La diversité des parcours, une richesse humaine qui nous renforce, un élément central de notre identité

By in Actualités on 4 juin 2010

Contribution au débat d’Europe Ecologie écrite à plusieurs mains avec Thomas Mazières, et Bérangère Dauvin en 2.0

l’article et les signataires sur le site d’Europe Ecologie

Parmi les moments forts de la vie de notre rassemblement, nous aurons régulièrement à désigner celles et ceux qui portent notre voix, notre projet, nos convictions à tous les niveaux de responsabilité. Et l’un des rôles importants d’une organisation politique, c’est notamment de garantir que cette désignation se réalise à travers des règles comprises et acceptées par tous. Des règles qui permettent à chacun(e) de trouver sa place, d’inscrire son propre engagement dans le sillage de l’intérêt collectif.

Aujourd’hui, dans la plupart des partis politiques, ces moments se traduisent essentiellement par des pow-wows à la mécanique huilée, dont les participants, en cercle fermé, choisissent celles et ceux qui incarnent le mieux leurs combats, qui possèdent l’expérience ou la maîtrise technique des dossiers. Ou bien tout cela à la fois.

Mais ce n’est pas tout à fait ce qui s’est passé pour nous ces deux dernières années. Car nous avons pris des risques, en ouvrant nos listes à la société, à des individus dont nous partageons l’utopie, mais pas forcément le parcours. Et cela à produit un résultat étonnant, jamais atteint voire jamais espéré.

Alors c’est vrai, ces succès électoraux résultent d’une combinaison de conditions favorables, bien entendu, d’un travail de fond, sur la durée, qui a permis l’émergence d’un rassemblement et d’une solide communauté d’idées. Mais ils tiennent surtout au fait que nous avions toutes et tous, avec nos différences, l’envie de pousser dans le même sens, pour porter notre projet de transformation écologique et sociale au niveau supérieur. Avec le sentiment d’être encore plus légitimes pour le faire.

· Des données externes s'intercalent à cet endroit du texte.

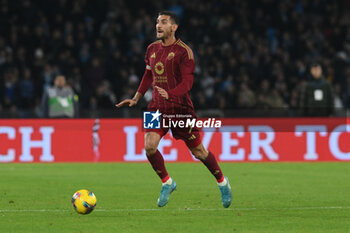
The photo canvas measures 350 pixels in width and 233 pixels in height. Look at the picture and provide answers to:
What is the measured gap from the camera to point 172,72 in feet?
30.1

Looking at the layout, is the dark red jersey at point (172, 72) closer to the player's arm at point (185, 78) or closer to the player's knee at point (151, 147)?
the player's arm at point (185, 78)

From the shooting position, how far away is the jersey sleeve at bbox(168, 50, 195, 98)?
8992 mm

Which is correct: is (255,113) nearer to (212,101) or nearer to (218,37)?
(212,101)

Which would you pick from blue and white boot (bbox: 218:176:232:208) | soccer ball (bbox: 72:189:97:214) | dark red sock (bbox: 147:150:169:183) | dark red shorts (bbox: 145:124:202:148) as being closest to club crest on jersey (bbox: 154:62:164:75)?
dark red shorts (bbox: 145:124:202:148)

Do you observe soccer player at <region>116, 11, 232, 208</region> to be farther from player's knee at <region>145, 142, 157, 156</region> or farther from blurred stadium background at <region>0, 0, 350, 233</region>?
blurred stadium background at <region>0, 0, 350, 233</region>

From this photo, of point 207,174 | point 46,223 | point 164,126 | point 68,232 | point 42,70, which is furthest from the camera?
point 42,70

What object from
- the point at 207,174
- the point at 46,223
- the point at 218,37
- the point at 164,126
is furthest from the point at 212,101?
the point at 46,223

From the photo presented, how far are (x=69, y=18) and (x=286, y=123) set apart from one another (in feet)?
25.0

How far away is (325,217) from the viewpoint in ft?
28.1

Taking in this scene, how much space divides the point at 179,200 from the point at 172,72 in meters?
1.92

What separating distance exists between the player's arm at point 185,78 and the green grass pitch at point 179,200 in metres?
1.32

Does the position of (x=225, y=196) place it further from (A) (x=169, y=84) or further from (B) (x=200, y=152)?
(A) (x=169, y=84)

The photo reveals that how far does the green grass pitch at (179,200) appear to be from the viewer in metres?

En associant des militant(e)s et des personnalités qui enrichissent le projet, qui incarnent des idées fortes et que nous partageons, nous avons fait un pas vers la société, et les citoyen(ne)s l’ont ressenti. Cette démarche est désormais un élément central de notre identité. Garder cette porte ouverte à l’occasion de chaque campagne, c’est d’abord renforcer l’idée que si nous voulons transformer la société, c’est avec elle, et pas contre sa volonté. C’est également démontrer que nous faisons de la politique autrement, et pas seulement une fois, par hasard, mais définitivement.

Il existe plusieurs types de profils légitimes et nécessaires pour être candidat :

– des militants qui ont l’ancienneté de l’engagement et de l’action de terrain ;

– des personnes aux compétences techniques avérées ;

– des personnalités qui représentent des groupes, des associations, des minorités visibles, la société civile en somme;

– des personnalités qui par leur charisme ou l’incarnation des idées font avancer le mouvement.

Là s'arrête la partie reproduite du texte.